◆ **Page extract**
=======
Railway station in New South Wales, Australia

Scarborough railway station is a heritage-listed railway station on the South Coast railway line in New South Wales, Australia. It serves the seaside village of Scarborough. It was added to the New South Wales State Heritage Register on 2 April 1999.

==History==

Scarborough was originally known as South Clifton. A hotel named the Scarborough Hotel opened in the area in 1887. Scarborough may be named after the seaside resort in Yorkshire, England; or after one of the convict transport vessels in the First Fleet. The name Scarborough means "Fort on the Rock". The first subdivision of the area took place c. 1886–1887 and was advertised as "1st subdivision Town of Clifton, on Illawarra Line, 36 miles from Sydney". By the early 20th century, the Scarborough area, like Austinmer and Thirroul, had developed a reputation as a tourist resort.

The railway station first opened on 21 June 1887 as Clifton, on a site south of the present station. When the station originally opened in 1887 it was the northern terminus on the isolated part of the Illawarra line which at that time extended to Wollongong. With the renaming of North Clifton station to Clifton on 3 October 1888, the first Clifton station was renamed South Clifton. On 1 October 1903, South Clifton was renamed Scarborough. The duplication of the railway line resulted in the original station being resited, with the new station site opening on 15 August 1915. The northbound Clifton station was closed at this time, and Scarborough was once again renamed Clifton. However the next year, the station's name was reverted back to Scarborough, on 21 January 1916. The original 1887 timber platform building at Scarborough was relocated to Thirroul in 1915.

The platform buildings constructed at Scarborough in 1915 were standard brick station buildings which form a matching pair opposite each other and on the "Down" platform there is a detached brick Out-of-room from the same date.
=======
◆ **Raw data**
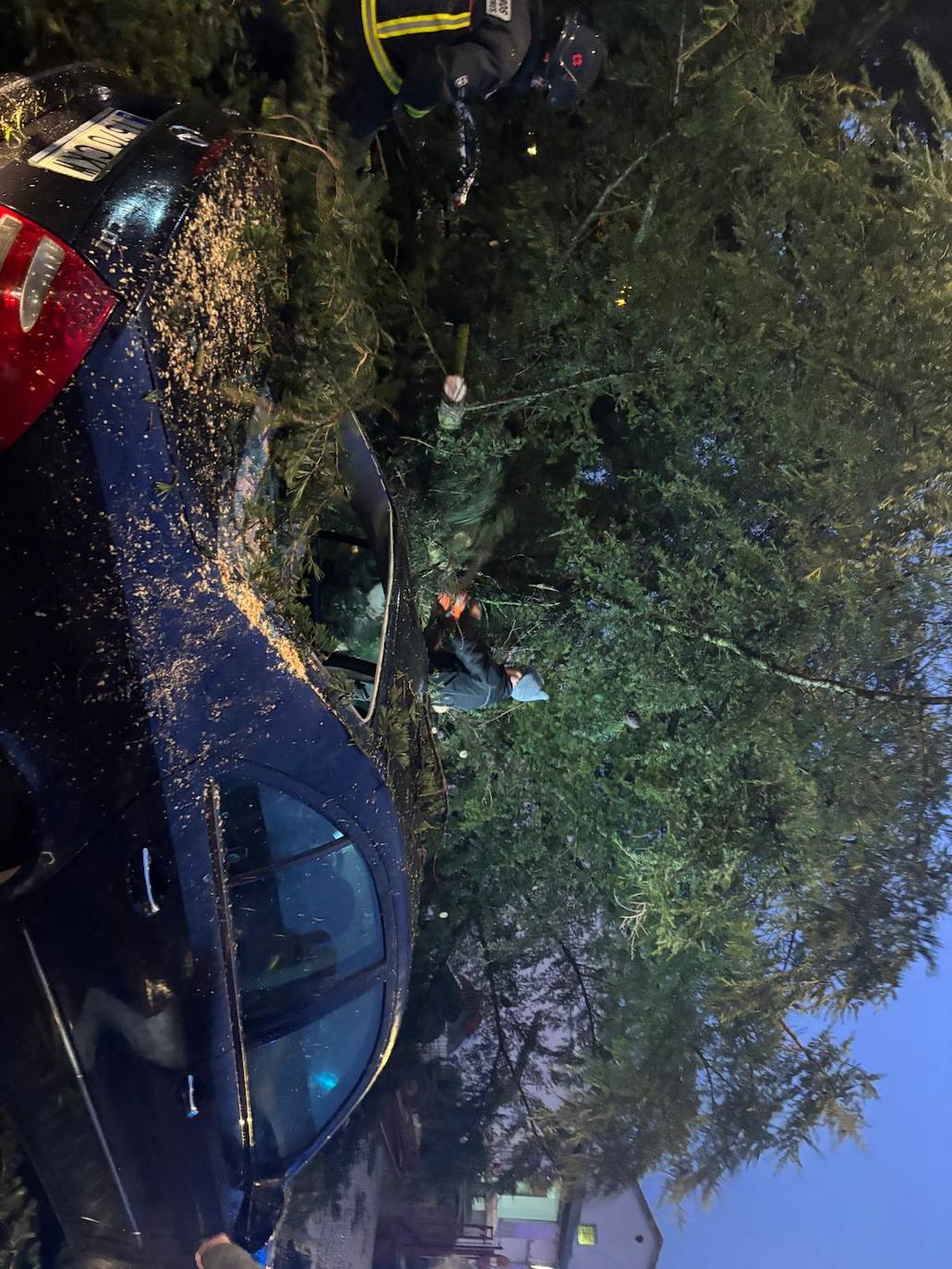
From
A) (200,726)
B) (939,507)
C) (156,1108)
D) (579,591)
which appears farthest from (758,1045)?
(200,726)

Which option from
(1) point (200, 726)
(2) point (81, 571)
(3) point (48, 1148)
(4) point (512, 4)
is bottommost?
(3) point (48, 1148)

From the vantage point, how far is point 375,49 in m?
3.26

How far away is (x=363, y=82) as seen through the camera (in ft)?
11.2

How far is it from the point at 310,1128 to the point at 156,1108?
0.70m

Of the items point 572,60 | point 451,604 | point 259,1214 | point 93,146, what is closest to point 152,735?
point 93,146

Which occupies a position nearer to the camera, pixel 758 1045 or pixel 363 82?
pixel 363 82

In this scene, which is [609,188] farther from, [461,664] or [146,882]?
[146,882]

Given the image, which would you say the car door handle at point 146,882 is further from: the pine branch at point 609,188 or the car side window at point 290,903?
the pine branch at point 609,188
=======
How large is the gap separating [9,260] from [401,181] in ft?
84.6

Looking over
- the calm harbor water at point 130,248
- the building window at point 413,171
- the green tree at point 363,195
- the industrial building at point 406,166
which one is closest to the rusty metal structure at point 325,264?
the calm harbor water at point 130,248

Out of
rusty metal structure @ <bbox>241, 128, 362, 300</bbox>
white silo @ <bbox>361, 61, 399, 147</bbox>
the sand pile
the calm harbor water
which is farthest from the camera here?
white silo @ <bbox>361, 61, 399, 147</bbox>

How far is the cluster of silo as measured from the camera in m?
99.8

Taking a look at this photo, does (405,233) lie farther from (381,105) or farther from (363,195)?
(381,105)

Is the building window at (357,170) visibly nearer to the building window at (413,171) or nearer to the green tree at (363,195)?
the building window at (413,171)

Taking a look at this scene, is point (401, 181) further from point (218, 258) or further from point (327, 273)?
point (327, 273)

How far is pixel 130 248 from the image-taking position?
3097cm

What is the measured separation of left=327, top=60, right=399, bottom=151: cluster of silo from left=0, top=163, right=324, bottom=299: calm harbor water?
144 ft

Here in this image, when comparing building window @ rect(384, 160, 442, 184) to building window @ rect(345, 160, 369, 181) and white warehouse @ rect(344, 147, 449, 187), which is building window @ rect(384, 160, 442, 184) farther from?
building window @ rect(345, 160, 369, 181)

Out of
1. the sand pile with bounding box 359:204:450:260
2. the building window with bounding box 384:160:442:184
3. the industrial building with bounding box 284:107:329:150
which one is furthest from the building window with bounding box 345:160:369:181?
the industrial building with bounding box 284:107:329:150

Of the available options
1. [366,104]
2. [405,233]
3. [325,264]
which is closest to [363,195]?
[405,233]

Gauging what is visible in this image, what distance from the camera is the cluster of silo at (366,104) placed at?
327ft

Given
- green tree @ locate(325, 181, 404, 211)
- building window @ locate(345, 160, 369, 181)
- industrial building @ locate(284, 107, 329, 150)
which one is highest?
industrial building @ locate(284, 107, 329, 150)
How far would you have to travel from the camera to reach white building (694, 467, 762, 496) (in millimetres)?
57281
=======
◆ **Questions**
- a) In the Scarborough station text, list every full date (day, month and year) in the paragraph that begins "The railway station first opened".
- b) Rewrite the Scarborough station text from "Railway station in" down to "a tourist resort.", and replace "seaside" with "coastal".
- c) According to the Scarborough station text, what reputation had the Scarborough area developed by the early 20th century?

◆ **Solution list**
- a) 21 June 1887; 3 October 1888; 1 October 1903; 15 August 1915; 21 January 1916

- b)
Railway station in New South Wales, Australia

Scarborough railway station is a heritage-listed railway station on the South Coast railway line in New South Wales, Australia. It serves the coastal village of Scarborough. It was added to the New South Wales State Heritage Register on 2 April 1999.

==History==

Scarborough was originally known as South Clifton. A hotel named the Scarborough Hotel opened in the area in 1887. Scarborough may be named after the coastal resort in Yorkshire, England; or after one of the convict transport vessels in the First Fleet. The name Scarborough means "Fort on the Rock". The first subdivision of the area took place c. 1886–1887 and was advertised as "1st subdivision Town of Clifton, on Illawarra Line, 36 miles from Sydney". By the early 20th century, the Scarborough area, like Austinmer and Thirroul, had developed a reputation as a tourist resort.

- c) A reputation as a tourist resort.